The deal's structure is highly unusual. Privately held Stripe, valued at $159 billion in a February tender offer per Crunchbase, has raised roughly $10.4 billion since its 2010 founding and completed 21 known acquisitions, 13 of them since 2020.

Its largest previous purchase was stablecoin infrastructure platform Bridge for $1.1 billion in 2025. A PayPal acquisition would dwarf all of them.

At $60.50 per share, Stripe and Advent are valuing PayPal at about 9 times the free cash flow analysts expect it to generate in 2026, according to Reuters Breakingviews. Stripe itself, by contrast, carries a valuation multiple of more than 50 times free cash flow.

If the buyers raise their offer to $70 per share (or $62 billion) and capture cost savings of roughly $900 million (10% of PayPal's operating expenses). They could earn a theoretical return of about 9.5%.

The crypto angle adds another dimension. PayPal launched its PYUSD stablecoin in 2023, which peaked at a $4.2 billion market cap in February before settling to about $2.85 billion.

Stripe acquired Bridge in 2024 and now processes stablecoin payments through Polygon's infrastructure at a 1.5% fee, well below the 3% to 5% typical of international transfers. A merged entity would combine Stripe's merchant reach with PayPal's hundreds of millions of users and stablecoin infrastructure, according to Blockonomi.

Polygon Labs' Global Head of Business, Aishwary Gupta, said a combined Stripe-PayPal "creates an engine capable of handling massive international transaction volumes" and predicted that "within the next few years, the majority of money will live and move on blockchain." The offer reportedly followed an initial approach made in April.
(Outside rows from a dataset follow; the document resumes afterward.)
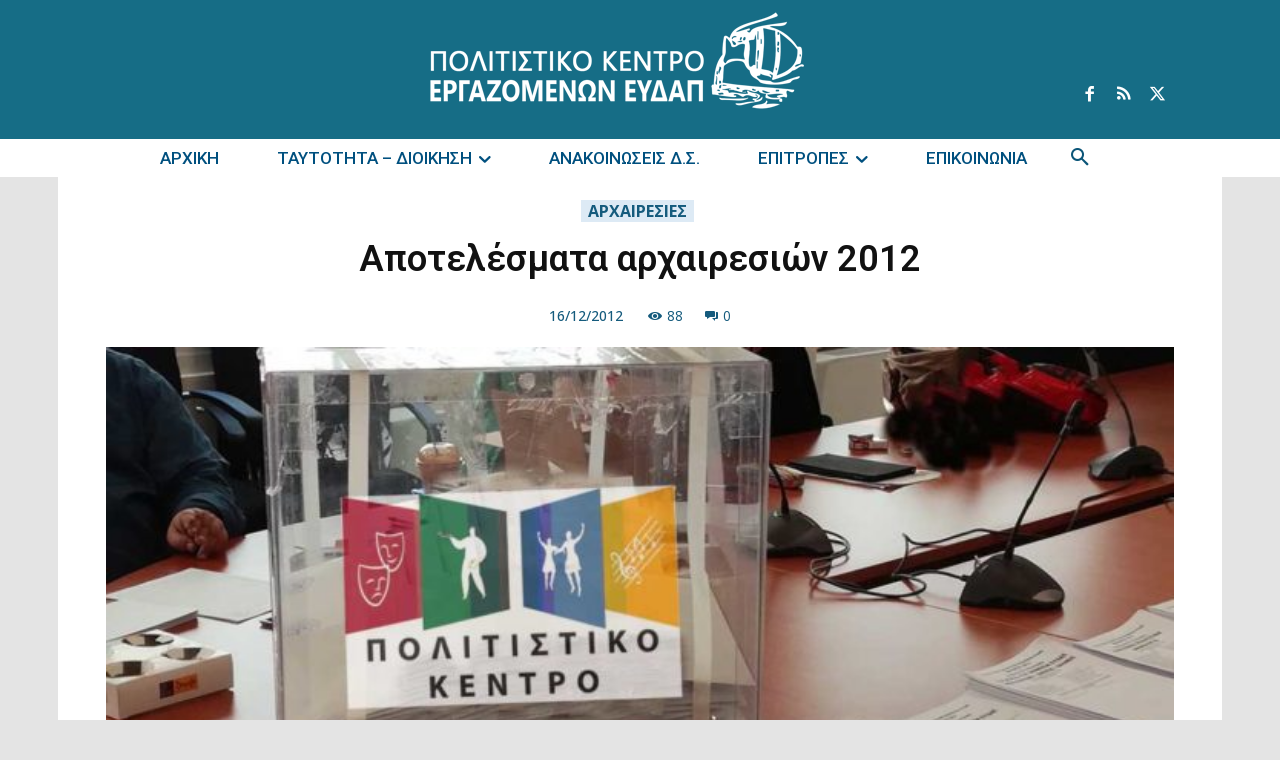

--- FILE ---
content_type: text/html; charset=UTF-8
request_url: https://pke-eydap.gr/wp-admin/admin-ajax.php?td_theme_name=Newspaper&v=12.7.3
body_size: -155
content:
{"438":88}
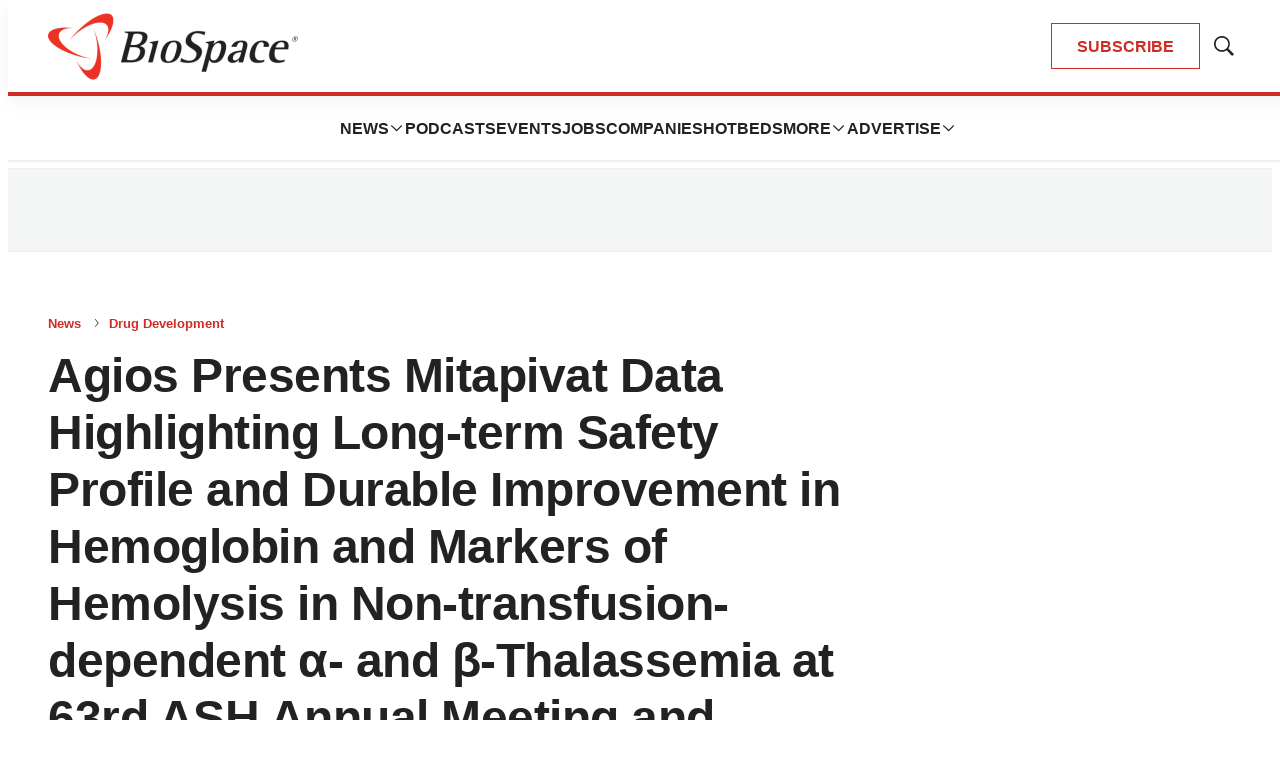

--- FILE ---
content_type: text/html; charset=utf-8
request_url: https://www.google.com/recaptcha/api2/aframe
body_size: 184
content:
<!DOCTYPE HTML><html><head><meta http-equiv="content-type" content="text/html; charset=UTF-8"></head><body><script nonce="7ppKsTwHS0TXBOYVYEg1BA">/** Anti-fraud and anti-abuse applications only. See google.com/recaptcha */ try{var clients={'sodar':'https://pagead2.googlesyndication.com/pagead/sodar?'};window.addEventListener("message",function(a){try{if(a.source===window.parent){var b=JSON.parse(a.data);var c=clients[b['id']];if(c){var d=document.createElement('img');d.src=c+b['params']+'&rc='+(localStorage.getItem("rc::a")?sessionStorage.getItem("rc::b"):"");window.document.body.appendChild(d);sessionStorage.setItem("rc::e",parseInt(sessionStorage.getItem("rc::e")||0)+1);localStorage.setItem("rc::h",'1769014589154');}}}catch(b){}});window.parent.postMessage("_grecaptcha_ready", "*");}catch(b){}</script></body></html>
The two parties are aiming to reach an agreement before the end of the month, per Yahoo Finance.

Prediction market Polymarket currently puts odds at 60% that Stripe will acquire all or part of PayPal.

Enrique Lores, who became PayPal's CEO in March, has launched a turnaround effort splitting the company into three units and targeting roughly $1.5 billion in cost savings over the coming years, work that now faces an uncertain future.